◆ **TASK TO COMPLETE**: Retype all of the entries below character for character, leaving out the pictures.

START INPUT DATA

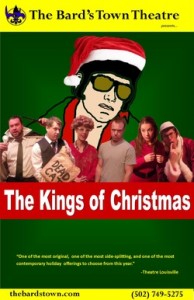 KingsOfChristmas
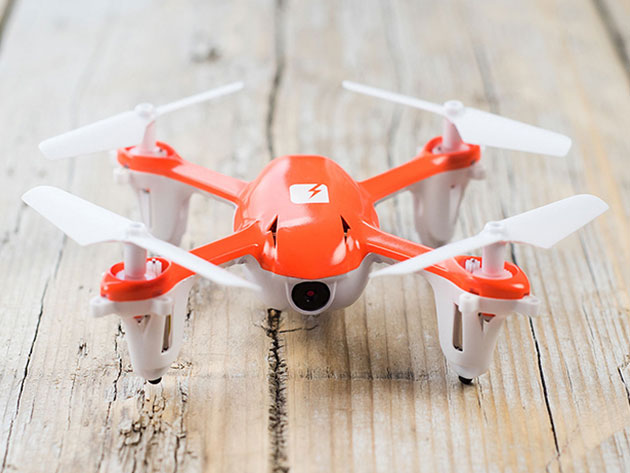 parrot drone black friday parrot drone black friday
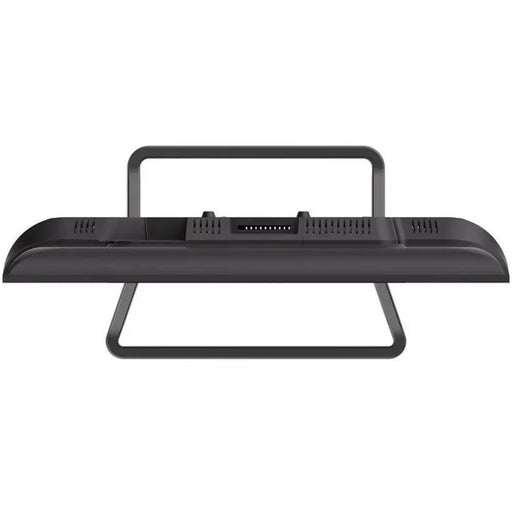 Smart TV Engel LE2485SM 24’’ LED - Електроника Телевизори<<<Компютри| Електроника<<<BigBuy&&&Телевизори и смарт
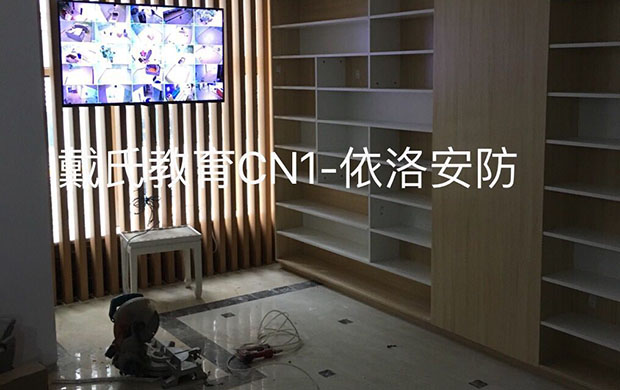 &#29233;&#28216;&#25103;&#20307;&#32946;&#40;&#20013;&#22269;&#41;&#20307;&#32946;&#23448;&#26041;&#32593;&#31449;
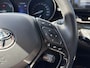 Toyota C-HR / C-HR+ 1.8 Hybrid Executive | Rijklaar | All Season Banden | Parkeer Sensoren Voor & Achter |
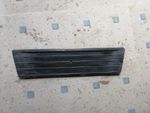ford orion Back Panel Trim 1986 - 1990 86AB F423A40 AA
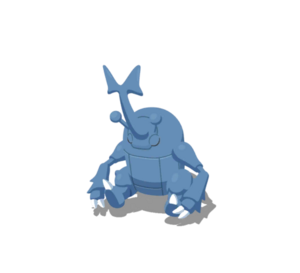 Sprite 0214 Dodo 1 Sleep.png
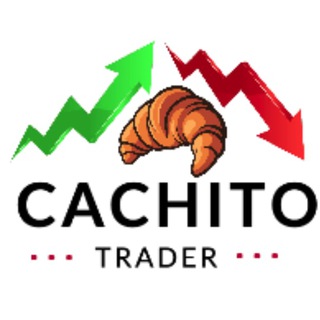 Cachito Trader-Play-Vlog y JAMON
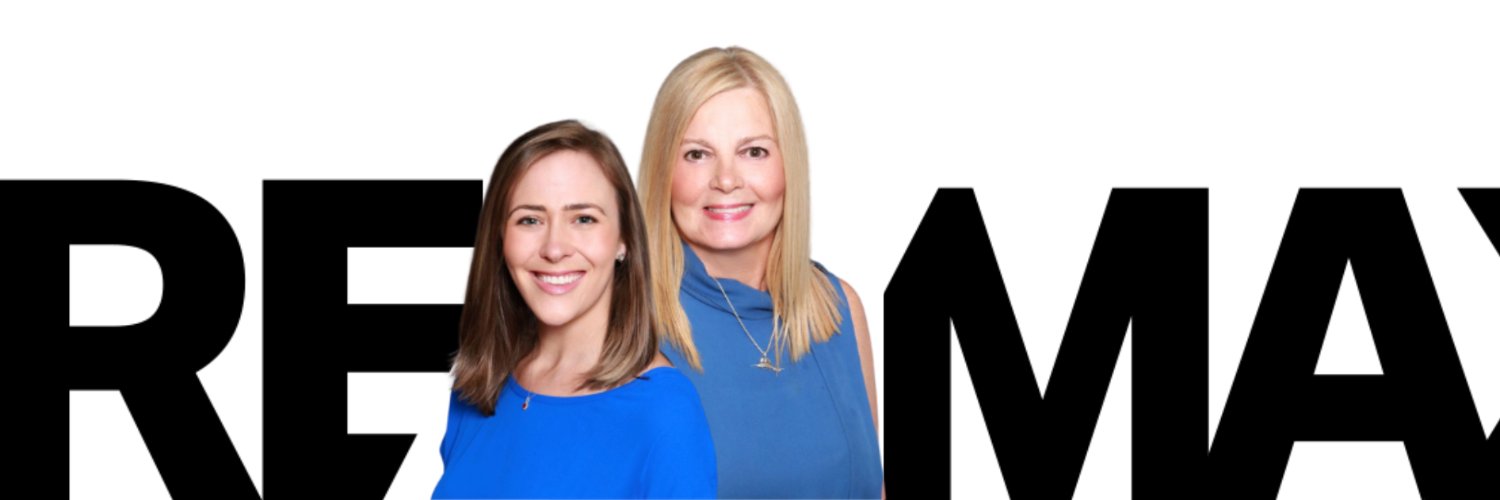 McPhersonTeam's profile banner image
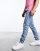 Thumbnail 4 van 4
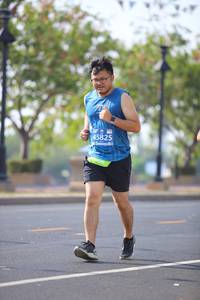 BIB: 45825
                            <button type="button" onclick="openModal(10817751)" class="btn btn-primary btn-sm float-right btn-popup" data-toggle="modal" data-target=".modal-high-quality">
                        <i class="fas fa-shopping-cart"></i> Add to Cart
                    </button>
                                            <button type="button" onclick="isThisMe(10817751, true)" class="btn btn-success btn-sm float-right btn-popup btn-isme hidden" data-toggle="tooltip" data-placement="bottom" title="นี่คือรูปของคุณใช่ไหม คลิกที่นี่เพื่อเอาเข้าอัลบั้ม">
                        <i class="fas fa-plus"></i> Add to album
                    </button>
                    <button type="button" onclick="isThisMe(10817751, false)" class="btn btn-warning btn-sm float-right btn-popup btn-isnotme hidden">
                        <i class="fas fa-ban"></i> Remove from album
                    </button>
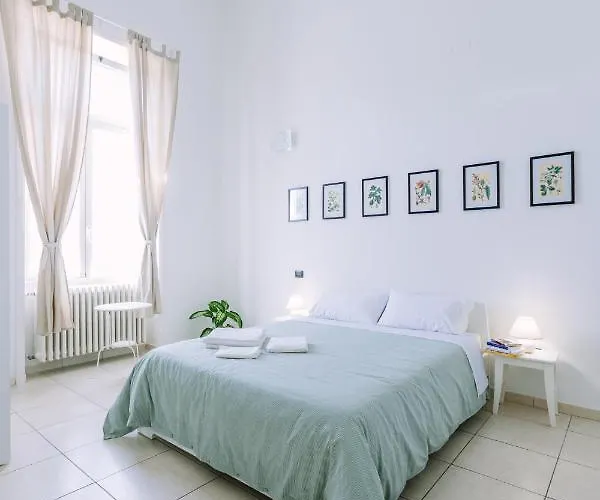 Pangea E Panthalassa Lecce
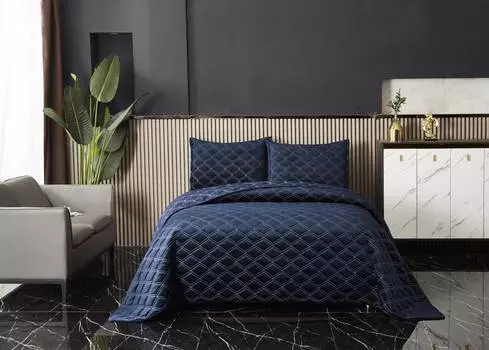 Пледы и покрывала Sofi De MarkO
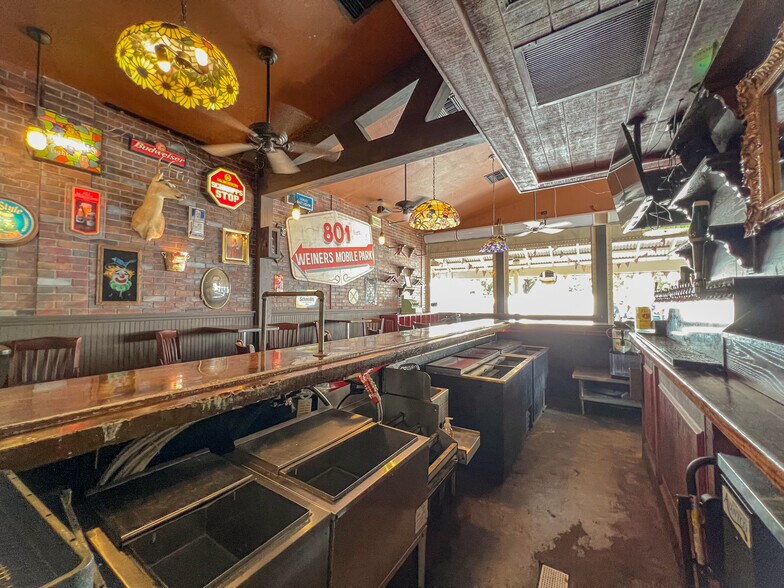 More Photos Of 404 Southard St, Key West Restaurant For Sale
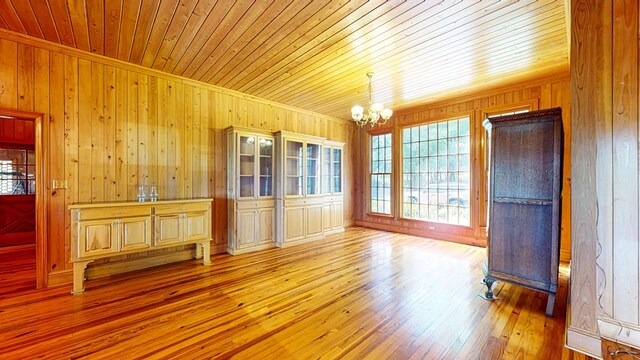2860 Stringer Rd, Thomasville, GA 31792 - photo 16
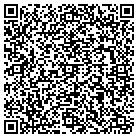 QR code with Dnl Window Treatments contacts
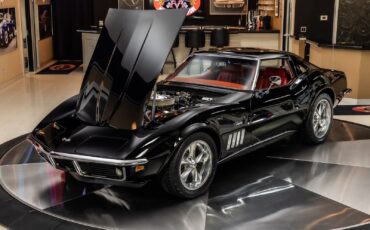 Chevrolet-Corvette-1969-Coupe-7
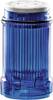 Eaton Signaalzuilelement 171313 SL4-L24-B LED Blauw 1 stuk(s)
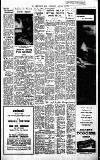 Birmingham Daily Post Wednesday 25 January 1961 Page 16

END INPUT DATA

◆ **ANSWER BOX**:
 KingsOfChristmas
 parrot drone black friday parrot drone black friday
 Smart TV Engel LE2485SM 24’’ LED - Електроника Телевизори<<<Компютри| Електроника<<<BigBuy&&&Телевизори и смарт
 &#29233;&#28216;&#25103;&#20307;&#32946;&#40;&#20013;&#22269;&#41;&#20307;&#32946;&#23448;&#26041;&#32593;&#31449;
 Toyota C-HR / C-HR+ 1.8 Hybrid Executive | Rijklaar | All Season Banden | Parkeer Sensoren Voor & Achter |
ford orion Back Panel Trim 1986 - 1990 86AB F423A40 AA
 Sprite 0214 Dodo 1 Sleep.png
 Cachito Trader-Play-Vlog y JAMON
 McPhersonTeam's profile banner image
 Thumbnail 4 van 4
 BIB: 45825
                            <button type="button" onclick="openModal(10817751)" class="btn btn-primary btn-sm float-right btn-popup" data-toggle="modal" data-target=".modal-high-quality">
                        <i class="fas fa-shopping-cart"></i> Add to Cart
                    </button>
                                            <button type="button" onclick="isThisMe(10817751, true)" class="btn btn-success btn-sm float-right btn-popup btn-isme hidden" data-toggle="tooltip" data-placement="bottom" title="นี่คือรูปของคุณใช่ไหม คลิกที่นี่เพื่อเอาเข้าอัลบั้ม">
                        <i class="fas fa-plus"></i> Add to album
                    </button>
                    <button type="button" onclick="isThisMe(10817751, false)" class="btn btn-warning btn-sm float-right btn-popup btn-isnotme hidden">
                        <i class="fas fa-ban"></i> Remove from album
                    </button>
 Pangea E Panthalassa Lecce
 Пледы и покрывала Sofi De MarkO
 More Photos Of 404 Southard St, Key West Restaurant For Sale
2860 Stringer Rd, Thomasville, GA 31792 - photo 16
 QR code with Dnl Window Treatments contacts
 Chevrolet-Corvette-1969-Coupe-7
 Eaton Signaalzuilelement 171313 SL4-L24-B LED Blauw 1 stuk(s)
 Birmingham Daily Post Wednesday 25 January 1961 Page 16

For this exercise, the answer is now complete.